Passage for review |
##############################

While you’re at it, there’s another (hopefully!) great pre-order available: a cookbook from the family behind Red Boat Fish Sauce. I can’t wait for that one. We still have a few months to pass before either of those books ship, however, so in the meantime, pick up a bottle of Red Boat and make this non-traditional (but great) take on Yum Nua from Butter’s Instagram account. If you do, let me know how it is.
READER Q’s
“What’s your favorite butter?” - J.L., Ohio
Kerrygold. Good grass-fed fats, nice salt content, not too sweet or too savory, bakes really well. I buy a lot of different butters for different things (and just for the sake of trying them), but Kerrygold performs reliably pretty much everywhere: cake, toast, pan sauces, veggies. I had high hopes for the new Costco house-brand of grass-fed butter but the more I use it, the less I like it; it feels quite waxy. And yes: I do always buy salted butter. We can argue about it later.

##############################

Available data |
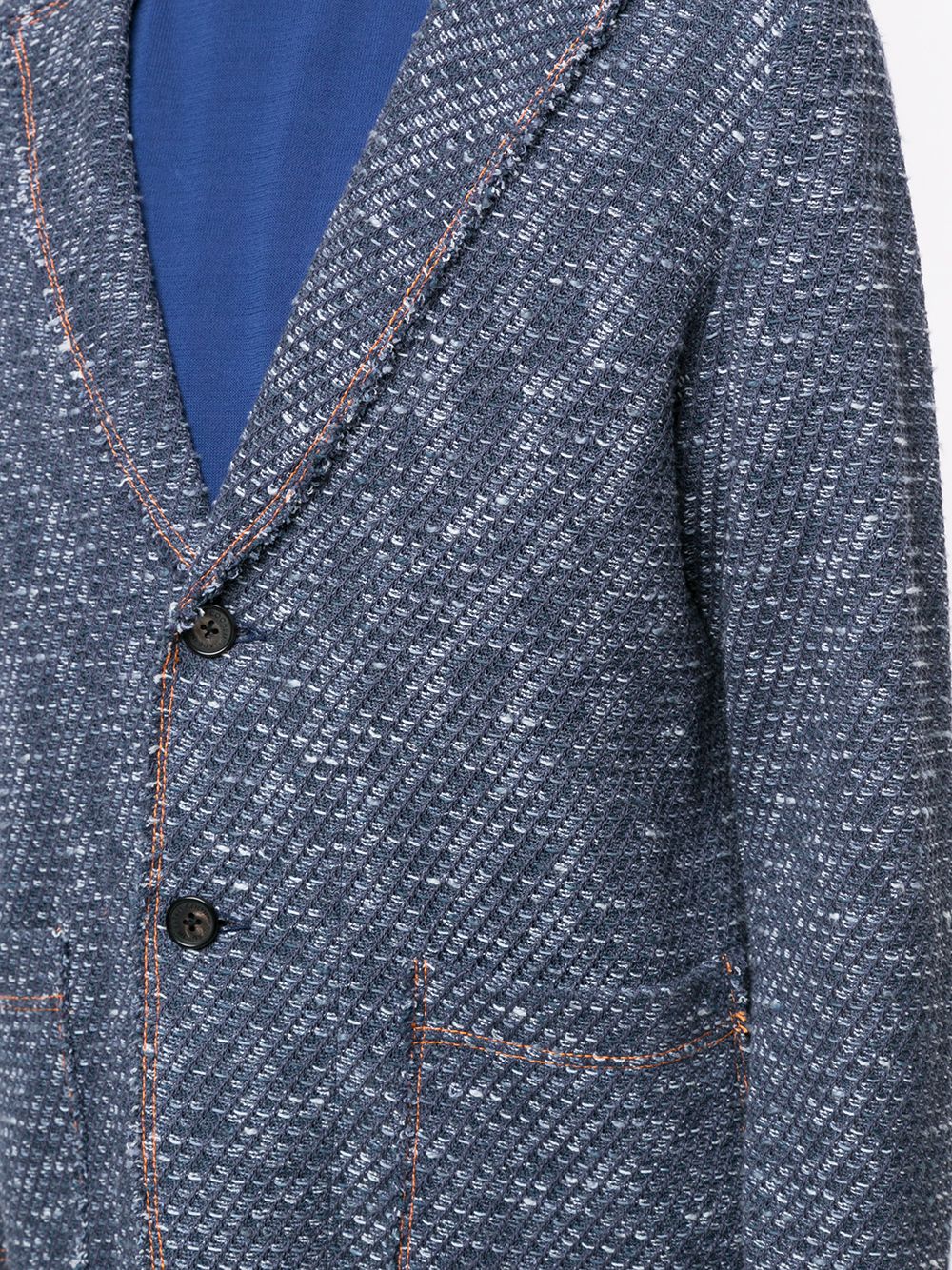 фото Coohem denim tweed jacket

##############################

Tasks to perform |
1. In the newsletter excerpt, what complaint does the writer have about the Costco house-brand grass-fed butter?
2. Using the newsletter excerpt, explain in one to three sentences why the writer names Kerrygold as a favorite butter.
3. Extend the newsletter excerpt about butter, picking up right after its final sentence.
The lines placed between the newsletter excerpt and these tasks come from another source.

Answers for the exercise |
1. It feels quite waxy.

2. Kerrygold has good grass-fed fats and a nice salt content, it is neither too sweet nor too savory, and it bakes really well. The writer also says it performs reliably almost everywhere, including cake, toast, pan sauces and vegetables.

3.
“Do you have a favorite kitchen gadget or tool? I want to treat myself to something new.” - L.C., Pittsburgh
Not a creative or shocking answer, but I can’t live without good knives, and a Misen is an excellent purchase: really affordable, holds a great edge, and isn’t as heavy as other German-style knives. Also love their non-stick pans. Other things I use every single day: a good immersion blender; this incredibly perfect silicone measuring set (and I HATE silicone cookware otherwise); rubber spatulas and coated tongs (I have a dozen of each). My current dream splurge: a massive (like, 2’x3’) custom maple cutting board/butcher block.